Tue, Aug 18, 2015 - Page 8 News List

Beijing and its evolving strategy on Taiwan

By Chen Wei-chung 陳偉忠

On Friday, prompted by People First Party Chairman James Soong’s (宋楚瑜) statement that he had been invited to attend a military parade in Beijing on Sept. 3 to mark the end of the Second Sino-Japanese War, Taiwan Affairs Office Minister Zhang Zhijun (張志軍) said that China would not interfere in Taiwan’s elections. This should put an end to Soong’s statements in the media that he has been invited to attend the event. This development also indicates how much more flexible the United Front Work Department’s Taiwan strategy has become.

First, it should be made clear that the ultimate goal of all China’s leaders has been to annex Taiwan and “unify” China. From the war of words across the Taiwan Strait to China’s promulgation of the “Anti-Secession” Law in 2005, China has clearly indicated that unification would be carried out by peaceful or military means, and earlier this year it promulgated the National Security Law, which unilaterally places Taiwan at the same level as Hong Kong and Macau and stipulates that Taiwan has a shared duty to protect national sovereignty, unity and territorial integrity.

When meeting with Zhang for the first time in May, Mainland Affairs Council Minister Andrew Hsia (夏立言) said that the law was “very inappropriate,” and although the council issued a press release saying that “our government once again states its displeasure” with the fact that China’s National People’s Conference voted to pass the law, the council still arranged a second meeting between Hsia and Zhang scheduled for next month or October, this time in China. China is holding a knife to Taiwan’s throat, but officials in President Ma Ying-jeou’s (馬英九) administration think they have made the appropriate arrangements and are proceeding cautiously. They are convinced that Beijing plans to intervene in next year’s elections, only this time they judge it will do it in ways that are more “in step with the times.”

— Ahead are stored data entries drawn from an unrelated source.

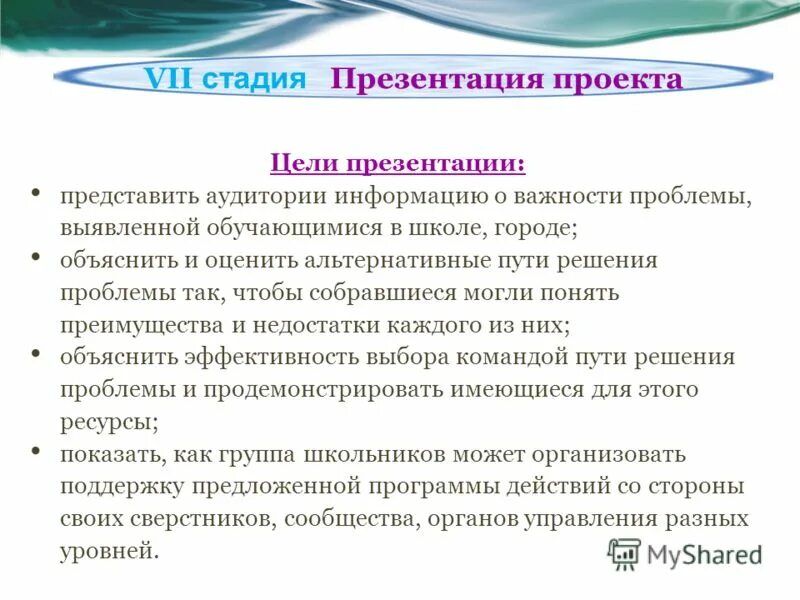 VII стадия Презентация проекта

Цели презентации:

• представить аудитории информацию о важности проблемы, выявленной обучающимися в школе, городе;
• объяснить и оценить альтернативные пути решения проблемы так, чтобы собравшиеся могли понять преимущества и недостатки каждого из них;
• объяснить эффективность выбора командой пути решения проблемы и продемонстрировать имеющиеся для этого ресурсы;
• показать, как группа школьников может организовать поддержку предложенной программы действий со стороны своих сверстников, сообщества, органов управления разных уровней.

MyShared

Second, why is China’s behavior so inconsistent, and why is it now opposing Soong’s attendance at the Sept. 3 parade? To be blunt, when Soong met with Chinese President Xi Jinping (習近平) last year, he responded to Xi’s “four noes” with his own “four understandings.” Soong has now told reporters that if he has the chance to meet with Chinese leaders again, he “will find the opportune time to once again speak up for Taiwan.”

The reason for the sudden retraction of Soong’s invitation could well be that China cannot be sure what Soong plans to say.

The same concern is probably the reason why talk about the two sides exchanging liaison offices has quietened down. This is of course the result of the Chinese assessment that if Taiwan sets up a liaison office in Beijing, the Chinese public would not find that particularly strange.

However, if Beijing sets up a liaison office in Taiwan, and if protests ensue, would that not imply that Taiwan and China are two separate countries? It is, of course, important that China’s Ministry of Commerce in June set up a Taipei office for the Association of Economy and Trade Across the Taiwan Straits. With that, China has now achieved what it wants and feels it unnecessary to risk this greater achievement by insisting on the less important official liaison office.

Finally, the question is if the winner in next year’s presidential election is set to serve until 2020 or win reelection and remain in office until 2024. Compare this to Xi, whose first term in office expires in 2017, and, judging from precedent, will be extended until 2022. Xi has time to deal with Taiwan, but for Taiwan, who wins the presidential election will have a direct bearing on Taiwan’s future.